28 Agosto 2018 08:09

Ormai dobbiamo proprio farci riconoscere ovunque. Se siamo nel mirino dei giornali di tutta Europa per una serie di questioni di tipo politico e non solo (ahime) è anche grazie allo spirito populista che imperversa nei salotti politici italiani. Voglia di rivalsa, voglia di cambiamento, voglia di qualcosa di buono, voglia di cosa forse nemmeno lo si sa. Ma intanto bisogna cambiare, bisogna disfare tutto in stile Gino Bartali (“Tutto sbagliato, tutto da rifare”) e quindi diamo un calcio al passato e ricostruiamo il futuro. Costi quel che costi.
Ecco.
Forse agli italiani però non è ancora molto chiaro quale sia il “price to pay”, il prezzo da pagare. E devo essere onesto, non lo so nemmeno io, e forse lo sa proprio nessuno. Ma di certo il prezzo potrebbe essere molto alto. E se conviene o meno questo “investimento”, beh, non chiedetelo a me.
Intanto però, sempre perché vogliamo farci notare, ecco che esce un report targato OECD. (The Organisation for Economic Co-operation and Development)
Il report si intitola “OECD GDP growth picks up marginally in second quarter of 2018”,  e si focalizza molto rapidamente su quella che dovrebbe essere la crescita economica e del PIL nei paesi OCSE.

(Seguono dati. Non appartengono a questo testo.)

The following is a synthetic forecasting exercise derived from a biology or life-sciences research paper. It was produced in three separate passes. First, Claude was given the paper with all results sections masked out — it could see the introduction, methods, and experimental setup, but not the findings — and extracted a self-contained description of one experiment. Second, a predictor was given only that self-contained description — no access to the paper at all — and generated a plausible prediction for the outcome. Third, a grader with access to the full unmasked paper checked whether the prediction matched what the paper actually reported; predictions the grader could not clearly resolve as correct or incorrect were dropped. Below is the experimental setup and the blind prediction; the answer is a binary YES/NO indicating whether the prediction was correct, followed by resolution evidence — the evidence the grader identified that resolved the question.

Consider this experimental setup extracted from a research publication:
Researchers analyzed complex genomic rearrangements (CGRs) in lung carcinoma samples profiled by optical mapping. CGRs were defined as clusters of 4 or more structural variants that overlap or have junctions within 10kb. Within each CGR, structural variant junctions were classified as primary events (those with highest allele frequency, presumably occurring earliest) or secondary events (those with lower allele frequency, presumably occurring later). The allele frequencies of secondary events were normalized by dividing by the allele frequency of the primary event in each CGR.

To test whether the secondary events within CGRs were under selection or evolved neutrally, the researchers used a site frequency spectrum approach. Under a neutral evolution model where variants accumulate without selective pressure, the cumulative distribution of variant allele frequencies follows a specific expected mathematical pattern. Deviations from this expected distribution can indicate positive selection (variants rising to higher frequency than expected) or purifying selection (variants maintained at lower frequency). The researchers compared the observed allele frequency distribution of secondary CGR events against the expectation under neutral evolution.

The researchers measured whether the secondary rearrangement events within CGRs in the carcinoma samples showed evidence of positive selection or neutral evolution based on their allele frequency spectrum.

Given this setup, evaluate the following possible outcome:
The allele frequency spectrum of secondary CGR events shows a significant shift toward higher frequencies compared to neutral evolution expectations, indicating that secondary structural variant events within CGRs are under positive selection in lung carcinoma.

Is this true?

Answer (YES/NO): YES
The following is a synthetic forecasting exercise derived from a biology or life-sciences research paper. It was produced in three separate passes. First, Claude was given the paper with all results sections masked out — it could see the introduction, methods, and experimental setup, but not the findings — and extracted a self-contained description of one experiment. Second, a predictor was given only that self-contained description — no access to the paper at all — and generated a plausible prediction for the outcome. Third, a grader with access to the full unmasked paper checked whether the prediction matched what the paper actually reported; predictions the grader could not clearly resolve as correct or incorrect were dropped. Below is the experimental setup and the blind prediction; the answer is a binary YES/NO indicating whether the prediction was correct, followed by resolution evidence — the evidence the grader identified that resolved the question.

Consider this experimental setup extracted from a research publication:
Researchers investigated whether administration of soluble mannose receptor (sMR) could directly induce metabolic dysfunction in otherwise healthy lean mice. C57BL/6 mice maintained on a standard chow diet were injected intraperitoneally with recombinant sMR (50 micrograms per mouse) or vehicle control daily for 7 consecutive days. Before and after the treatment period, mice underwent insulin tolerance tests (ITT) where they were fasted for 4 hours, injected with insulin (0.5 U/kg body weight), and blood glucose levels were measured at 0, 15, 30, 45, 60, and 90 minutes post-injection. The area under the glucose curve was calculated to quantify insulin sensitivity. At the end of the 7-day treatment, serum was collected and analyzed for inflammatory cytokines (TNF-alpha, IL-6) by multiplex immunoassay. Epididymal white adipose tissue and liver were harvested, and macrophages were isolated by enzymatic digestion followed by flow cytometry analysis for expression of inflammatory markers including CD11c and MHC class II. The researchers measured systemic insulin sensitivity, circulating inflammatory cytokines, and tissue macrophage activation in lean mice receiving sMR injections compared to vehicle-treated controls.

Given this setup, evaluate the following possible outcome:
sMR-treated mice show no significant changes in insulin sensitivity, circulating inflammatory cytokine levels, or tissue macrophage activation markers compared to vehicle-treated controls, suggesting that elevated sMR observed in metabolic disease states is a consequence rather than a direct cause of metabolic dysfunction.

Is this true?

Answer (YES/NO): NO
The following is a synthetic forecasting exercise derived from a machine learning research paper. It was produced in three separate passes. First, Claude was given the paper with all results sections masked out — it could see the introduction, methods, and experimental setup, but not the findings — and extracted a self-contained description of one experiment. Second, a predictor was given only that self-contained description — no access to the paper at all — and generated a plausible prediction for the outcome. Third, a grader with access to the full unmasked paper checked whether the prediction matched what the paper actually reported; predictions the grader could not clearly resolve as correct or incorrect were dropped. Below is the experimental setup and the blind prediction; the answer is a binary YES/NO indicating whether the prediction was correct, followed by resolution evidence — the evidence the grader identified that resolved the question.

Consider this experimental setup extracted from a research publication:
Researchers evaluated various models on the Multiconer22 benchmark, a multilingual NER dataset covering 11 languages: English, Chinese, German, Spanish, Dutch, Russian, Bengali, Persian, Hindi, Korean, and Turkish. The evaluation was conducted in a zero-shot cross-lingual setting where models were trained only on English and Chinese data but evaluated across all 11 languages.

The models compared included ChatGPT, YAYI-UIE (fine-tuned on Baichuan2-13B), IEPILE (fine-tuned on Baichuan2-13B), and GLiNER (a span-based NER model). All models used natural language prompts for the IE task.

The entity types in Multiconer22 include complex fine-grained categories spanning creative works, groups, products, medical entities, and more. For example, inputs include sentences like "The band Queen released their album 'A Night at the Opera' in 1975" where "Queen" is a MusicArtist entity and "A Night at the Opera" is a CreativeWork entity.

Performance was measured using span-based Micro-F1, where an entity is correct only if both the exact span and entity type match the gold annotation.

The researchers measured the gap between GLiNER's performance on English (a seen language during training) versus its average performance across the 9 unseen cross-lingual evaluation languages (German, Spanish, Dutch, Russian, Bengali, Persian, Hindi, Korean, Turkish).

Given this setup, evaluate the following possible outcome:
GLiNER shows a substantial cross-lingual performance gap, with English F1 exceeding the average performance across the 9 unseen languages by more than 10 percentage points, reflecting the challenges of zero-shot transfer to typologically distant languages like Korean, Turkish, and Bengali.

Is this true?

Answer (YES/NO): NO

(…) Growth of real gross domestic product (GDP) in the OECD area picked up marginally, to 0.6%, in the second quarter of 2018, compared with 0.5% in the previous quarter, according to provisional estimates. (…) Among the Major Seven economies, GDP growth accelerated strongly in the United States, (…) Japan, (…), in Germany, …) in France, (…) while it slowed marginally in Italy (to 0.2%, from 0.3%).(…) [Source

Credo sia chiaro, tutti in miglioramento, tranne un paese, ovvero l’Italia e questo grafico lo testimonia perfettamente. Siamo l’unico stato con il rombo sopra la pila. Segno che le cose andranno meno bene del previsto.
Non penso basti aggrapparsi alla resilienza epica del popolo italico. La differenza la fa la crescita e il GAP dagli altri stati non fa che aumentare. Ricordate questo grafico? Bene, facendo la somma delle parti significa che il suddetto GAP non potrà che aumentare. Amen. Questo è un prezzo che stiamo continuando a pagare, frutto di una malagestione politica che è durata quarant’anni ed ha distrutto tutto il distruggibile. Ora il quadro è drammatico, siamo sommersi dal debito pubblico, e non ci resta che reagire con la protesta. Ma non si va molto in là se non si ragiona anche con la testa.

Una cosa è vivere di sogni, un’altra è sognare un’Italia diversa. Nel secondo caso ci vuole la concretezza. E forse questo, oggi, ancora manca.